Please copy out every one of the rows below with no changes at all.

-- start of Material to process --

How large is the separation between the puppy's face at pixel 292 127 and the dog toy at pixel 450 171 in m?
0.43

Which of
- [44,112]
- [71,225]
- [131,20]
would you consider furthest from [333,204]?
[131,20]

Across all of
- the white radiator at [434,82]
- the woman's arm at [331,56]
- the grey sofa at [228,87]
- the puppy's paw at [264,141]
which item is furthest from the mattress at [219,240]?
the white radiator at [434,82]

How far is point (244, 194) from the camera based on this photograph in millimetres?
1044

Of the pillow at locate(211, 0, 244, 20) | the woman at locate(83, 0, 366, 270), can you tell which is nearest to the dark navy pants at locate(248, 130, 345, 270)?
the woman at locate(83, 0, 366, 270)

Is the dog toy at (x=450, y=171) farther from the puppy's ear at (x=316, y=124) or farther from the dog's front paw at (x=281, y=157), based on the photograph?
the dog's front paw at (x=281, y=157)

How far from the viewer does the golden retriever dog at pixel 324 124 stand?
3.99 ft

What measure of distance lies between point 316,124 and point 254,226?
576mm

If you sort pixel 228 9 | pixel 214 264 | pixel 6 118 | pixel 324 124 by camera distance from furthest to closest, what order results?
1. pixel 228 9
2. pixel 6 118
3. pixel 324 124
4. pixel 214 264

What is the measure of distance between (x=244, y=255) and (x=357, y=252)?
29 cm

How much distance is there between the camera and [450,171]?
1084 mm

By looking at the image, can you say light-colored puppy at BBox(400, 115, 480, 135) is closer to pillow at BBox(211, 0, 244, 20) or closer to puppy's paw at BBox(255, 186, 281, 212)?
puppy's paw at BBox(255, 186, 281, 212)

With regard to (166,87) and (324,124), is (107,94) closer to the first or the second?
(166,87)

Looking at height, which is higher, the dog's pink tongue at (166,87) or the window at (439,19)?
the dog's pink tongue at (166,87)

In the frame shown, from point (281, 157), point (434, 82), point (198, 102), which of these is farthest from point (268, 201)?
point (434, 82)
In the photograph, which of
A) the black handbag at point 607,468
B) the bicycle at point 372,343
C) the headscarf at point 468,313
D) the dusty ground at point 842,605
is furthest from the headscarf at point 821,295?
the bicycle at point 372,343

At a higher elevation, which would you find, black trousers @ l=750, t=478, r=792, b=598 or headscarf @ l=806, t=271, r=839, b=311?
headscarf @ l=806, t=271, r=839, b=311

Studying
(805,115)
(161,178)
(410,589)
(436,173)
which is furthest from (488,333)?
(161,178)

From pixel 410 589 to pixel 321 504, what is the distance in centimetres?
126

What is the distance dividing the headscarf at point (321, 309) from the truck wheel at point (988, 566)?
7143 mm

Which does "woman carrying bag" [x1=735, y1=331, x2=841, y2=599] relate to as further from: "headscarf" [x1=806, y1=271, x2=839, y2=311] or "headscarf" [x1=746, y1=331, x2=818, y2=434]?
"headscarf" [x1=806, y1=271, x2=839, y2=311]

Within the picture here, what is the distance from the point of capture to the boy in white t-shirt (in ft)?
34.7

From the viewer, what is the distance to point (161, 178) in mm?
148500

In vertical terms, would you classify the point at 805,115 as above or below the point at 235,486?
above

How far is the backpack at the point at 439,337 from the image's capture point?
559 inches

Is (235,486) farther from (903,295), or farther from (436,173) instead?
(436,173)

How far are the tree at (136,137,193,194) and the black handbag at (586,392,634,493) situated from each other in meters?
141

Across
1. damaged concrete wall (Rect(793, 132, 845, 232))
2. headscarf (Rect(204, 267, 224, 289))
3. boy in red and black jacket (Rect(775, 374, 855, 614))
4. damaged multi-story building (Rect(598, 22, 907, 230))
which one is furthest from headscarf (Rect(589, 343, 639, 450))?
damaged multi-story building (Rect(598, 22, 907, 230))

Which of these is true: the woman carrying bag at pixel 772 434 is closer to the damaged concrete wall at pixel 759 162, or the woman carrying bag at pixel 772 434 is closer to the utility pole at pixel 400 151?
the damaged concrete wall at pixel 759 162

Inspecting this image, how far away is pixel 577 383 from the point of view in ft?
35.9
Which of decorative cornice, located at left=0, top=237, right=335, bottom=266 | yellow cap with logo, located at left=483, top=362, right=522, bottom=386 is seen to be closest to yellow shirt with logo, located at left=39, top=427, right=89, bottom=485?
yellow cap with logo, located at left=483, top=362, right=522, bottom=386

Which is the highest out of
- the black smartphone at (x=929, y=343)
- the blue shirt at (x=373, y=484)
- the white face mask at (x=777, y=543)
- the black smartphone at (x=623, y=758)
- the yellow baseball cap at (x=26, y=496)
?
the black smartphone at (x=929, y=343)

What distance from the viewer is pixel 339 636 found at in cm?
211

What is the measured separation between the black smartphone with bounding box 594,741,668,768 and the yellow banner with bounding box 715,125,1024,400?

-- end of Material to process --

### Complete response:
How large is the separation between the puppy's face at pixel 292 127 and the dog toy at pixel 450 171 in m?
0.43

Which of
- [44,112]
- [71,225]
- [131,20]
would you consider furthest from [333,204]?
[131,20]

Across all of
- the white radiator at [434,82]
- the woman's arm at [331,56]
- the grey sofa at [228,87]
- the puppy's paw at [264,141]
which item is furthest from the mattress at [219,240]?
the white radiator at [434,82]

How far is point (244, 194) from the camera based on this photograph in millimetres?
1044

Of the pillow at locate(211, 0, 244, 20) | the woman at locate(83, 0, 366, 270), can you tell which is nearest to the dark navy pants at locate(248, 130, 345, 270)?
the woman at locate(83, 0, 366, 270)

Is the dog toy at (x=450, y=171) farther from the puppy's ear at (x=316, y=124) or farther from the dog's front paw at (x=281, y=157), based on the photograph?
the dog's front paw at (x=281, y=157)

How far from the viewer does the golden retriever dog at pixel 324 124 stand?
3.99 ft

What measure of distance lies between point 316,124 and point 254,226?
576mm

If you sort pixel 228 9 | pixel 214 264 | pixel 6 118 | pixel 324 124 by camera distance from furthest to closest, what order results?
1. pixel 228 9
2. pixel 6 118
3. pixel 324 124
4. pixel 214 264

What is the measure of distance between (x=244, y=255) and (x=357, y=252)?
29 cm

How much distance is there between the camera and [450,171]?
1084 mm

By looking at the image, can you say light-colored puppy at BBox(400, 115, 480, 135) is closer to pillow at BBox(211, 0, 244, 20) or closer to puppy's paw at BBox(255, 186, 281, 212)?
puppy's paw at BBox(255, 186, 281, 212)

With regard to (166,87) and (324,124), is (107,94) closer to the first or the second?
(166,87)

Looking at height, which is higher, the dog's pink tongue at (166,87) or the window at (439,19)?
the dog's pink tongue at (166,87)

In the frame shown, from point (281, 157), point (434, 82), point (198, 102), which of these is farthest from point (268, 201)?
point (434, 82)
In the photograph, which of
A) the black handbag at point 607,468
B) the bicycle at point 372,343
C) the headscarf at point 468,313
D) the dusty ground at point 842,605
is furthest from the headscarf at point 821,295?
the bicycle at point 372,343

At a higher elevation, which would you find, black trousers @ l=750, t=478, r=792, b=598 or headscarf @ l=806, t=271, r=839, b=311?
headscarf @ l=806, t=271, r=839, b=311

Studying
(805,115)
(161,178)
(410,589)
(436,173)
which is furthest from (488,333)?
(161,178)

From pixel 410 589 to pixel 321 504, what is the distance in centimetres?
126

What is the distance dividing the headscarf at point (321, 309) from the truck wheel at point (988, 566)?
7143 mm

Which does "woman carrying bag" [x1=735, y1=331, x2=841, y2=599] relate to as further from: "headscarf" [x1=806, y1=271, x2=839, y2=311] or "headscarf" [x1=746, y1=331, x2=818, y2=434]?
"headscarf" [x1=806, y1=271, x2=839, y2=311]

Within the picture here, what is the distance from the point of capture to the boy in white t-shirt (in ft)?
34.7

From the viewer, what is the distance to point (161, 178) in mm?
148500

In vertical terms, would you classify the point at 805,115 as above or below the point at 235,486?
above

How far is the backpack at the point at 439,337 from the image's capture point?
559 inches

Is (235,486) farther from (903,295), or farther from (436,173) instead?
(436,173)

How far are the tree at (136,137,193,194) and the black handbag at (586,392,634,493) situated from each other in meters?
141

Across
1. damaged concrete wall (Rect(793, 132, 845, 232))
2. headscarf (Rect(204, 267, 224, 289))
3. boy in red and black jacket (Rect(775, 374, 855, 614))
4. damaged multi-story building (Rect(598, 22, 907, 230))
which one is furthest from headscarf (Rect(589, 343, 639, 450))?
damaged multi-story building (Rect(598, 22, 907, 230))

Which of these is true: the woman carrying bag at pixel 772 434 is closer to the damaged concrete wall at pixel 759 162, or the woman carrying bag at pixel 772 434 is closer to the utility pole at pixel 400 151?
the damaged concrete wall at pixel 759 162

Inspecting this image, how far away is pixel 577 383 from the point of view in ft?
35.9
Which of decorative cornice, located at left=0, top=237, right=335, bottom=266 | yellow cap with logo, located at left=483, top=362, right=522, bottom=386 is seen to be closest to yellow shirt with logo, located at left=39, top=427, right=89, bottom=485?
yellow cap with logo, located at left=483, top=362, right=522, bottom=386

Which is the highest out of
- the black smartphone at (x=929, y=343)
- the blue shirt at (x=373, y=484)
- the white face mask at (x=777, y=543)
- the black smartphone at (x=623, y=758)
- the yellow baseball cap at (x=26, y=496)
?
the black smartphone at (x=929, y=343)

What distance from the viewer is pixel 339 636 found at in cm?
211

What is the measured separation between the black smartphone with bounding box 594,741,668,768 and the yellow banner with bounding box 715,125,1024,400?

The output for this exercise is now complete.